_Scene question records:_
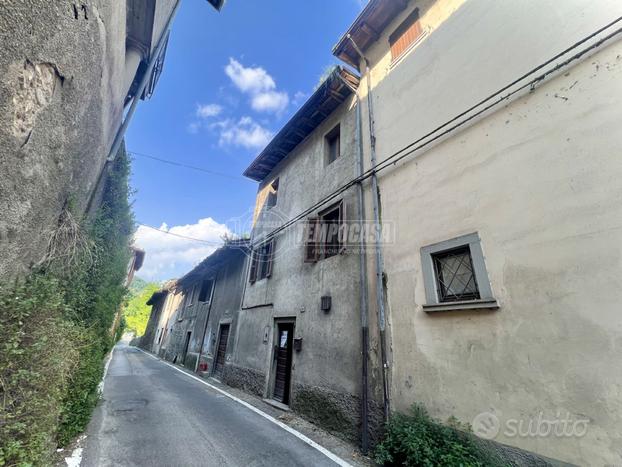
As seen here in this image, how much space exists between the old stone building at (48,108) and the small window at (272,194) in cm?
658

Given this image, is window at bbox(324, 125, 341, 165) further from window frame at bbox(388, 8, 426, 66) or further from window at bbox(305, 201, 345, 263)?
window frame at bbox(388, 8, 426, 66)

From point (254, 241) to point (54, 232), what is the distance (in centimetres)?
797

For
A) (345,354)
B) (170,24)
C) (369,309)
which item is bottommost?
(345,354)

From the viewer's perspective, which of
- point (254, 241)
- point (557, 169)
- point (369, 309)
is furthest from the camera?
point (254, 241)

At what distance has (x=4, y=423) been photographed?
1816mm

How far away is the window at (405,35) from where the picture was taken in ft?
20.1

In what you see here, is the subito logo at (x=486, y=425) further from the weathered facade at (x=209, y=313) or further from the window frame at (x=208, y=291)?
the window frame at (x=208, y=291)

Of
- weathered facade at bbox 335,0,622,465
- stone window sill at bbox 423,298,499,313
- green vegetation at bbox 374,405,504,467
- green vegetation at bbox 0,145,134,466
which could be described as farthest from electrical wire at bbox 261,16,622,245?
green vegetation at bbox 0,145,134,466

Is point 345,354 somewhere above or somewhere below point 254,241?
below

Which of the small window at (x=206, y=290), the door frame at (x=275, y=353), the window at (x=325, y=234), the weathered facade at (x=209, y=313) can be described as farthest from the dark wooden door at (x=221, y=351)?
the window at (x=325, y=234)

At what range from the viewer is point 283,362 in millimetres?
7406

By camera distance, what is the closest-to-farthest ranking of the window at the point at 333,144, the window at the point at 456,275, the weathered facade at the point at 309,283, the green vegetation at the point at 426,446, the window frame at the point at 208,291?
1. the green vegetation at the point at 426,446
2. the window at the point at 456,275
3. the weathered facade at the point at 309,283
4. the window at the point at 333,144
5. the window frame at the point at 208,291

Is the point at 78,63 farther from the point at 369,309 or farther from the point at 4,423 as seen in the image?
the point at 369,309

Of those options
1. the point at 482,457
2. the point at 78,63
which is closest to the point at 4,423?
the point at 78,63
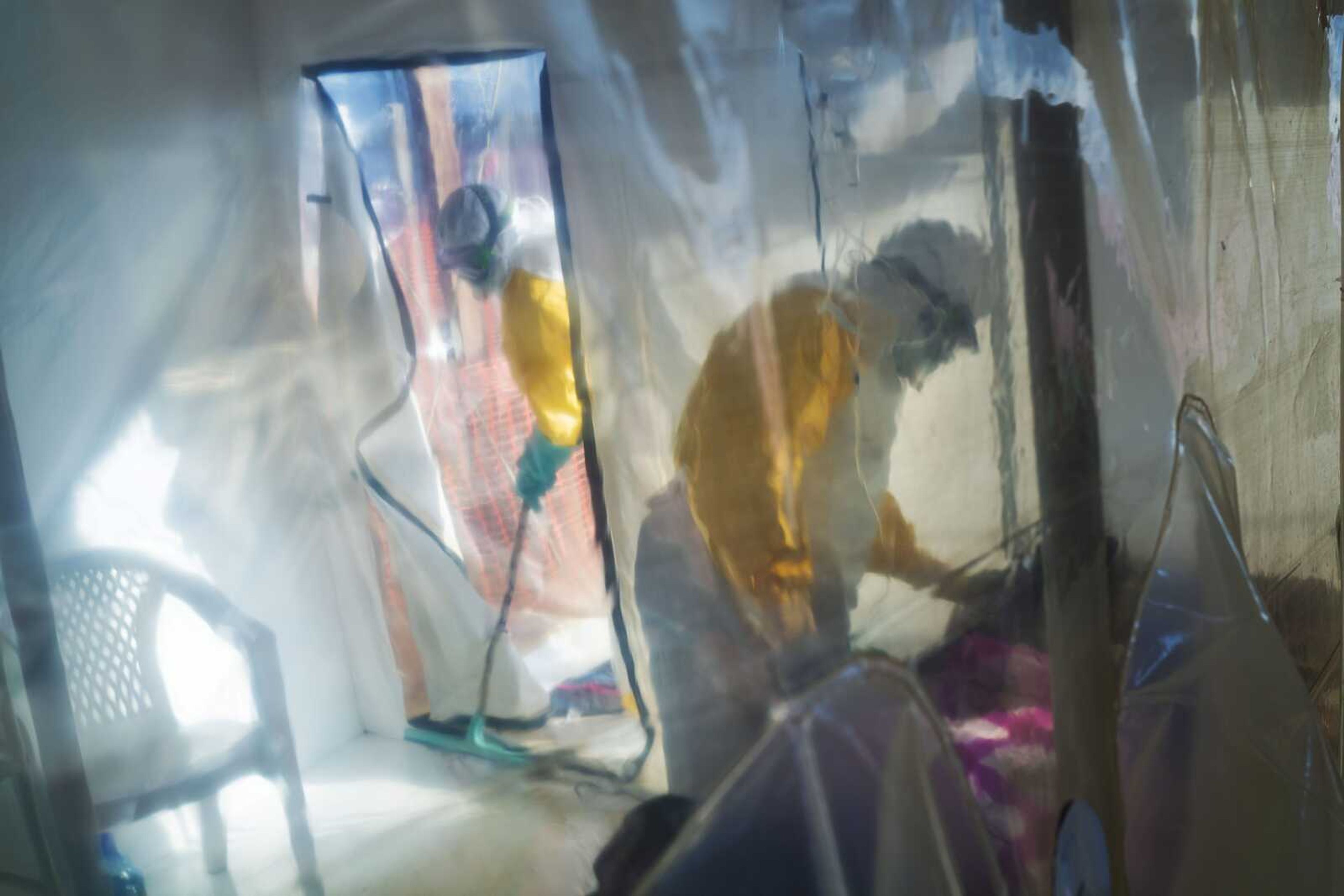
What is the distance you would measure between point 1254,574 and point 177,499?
113 centimetres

_Written task:_ Write out every line of the material above word for word, leaving out the pictures.

_Output:_
As seen here in this image, how much space exists between the old stone building at (48,108) and the small window at (272,194) in cm?
658

Given this image, is window at bbox(324, 125, 341, 165) further from window frame at bbox(388, 8, 426, 66) or further from window at bbox(305, 201, 345, 263)?
window frame at bbox(388, 8, 426, 66)

From point (254, 241) to point (54, 232), what is the distance (in centimetres)?
797

For
A) (345,354)
B) (170,24)
C) (369,309)
which item is bottommost?
(345,354)

From the viewer's perspective, which of
- point (254, 241)
- point (557, 169)
- point (369, 309)
is furthest from the camera?
point (254, 241)

At what distance has (x=4, y=423) been photographed?
1816mm

How far away is the window at (405,35) from where the picture was taken in ft?
20.1

In what you see here, is the subito logo at (x=486, y=425) further from the weathered facade at (x=209, y=313) or further from the window frame at (x=208, y=291)?
the window frame at (x=208, y=291)

Of
- weathered facade at bbox 335,0,622,465
- stone window sill at bbox 423,298,499,313
- green vegetation at bbox 374,405,504,467
- green vegetation at bbox 0,145,134,466
which could be described as farthest from electrical wire at bbox 261,16,622,245?
green vegetation at bbox 0,145,134,466

Is point 345,354 somewhere above or somewhere below point 254,241?
below

Which of the small window at (x=206, y=290), the door frame at (x=275, y=353), the window at (x=325, y=234), the weathered facade at (x=209, y=313) can be described as farthest from the dark wooden door at (x=221, y=351)?
the window at (x=325, y=234)

At what range from the viewer is point 283,362 in millimetres?
7406

By camera distance, what is the closest-to-farthest ranking of the window at the point at 333,144, the window at the point at 456,275, the weathered facade at the point at 309,283, the green vegetation at the point at 426,446, the window frame at the point at 208,291?
1. the green vegetation at the point at 426,446
2. the window at the point at 456,275
3. the weathered facade at the point at 309,283
4. the window at the point at 333,144
5. the window frame at the point at 208,291

Is the point at 78,63 farther from the point at 369,309 or farther from the point at 4,423 as seen in the image?
the point at 369,309

Of those options
1. the point at 482,457
2. the point at 78,63
which is closest to the point at 4,423?
the point at 78,63
What is the distance you would measure between point 1254,574 and point 177,499?
113 centimetres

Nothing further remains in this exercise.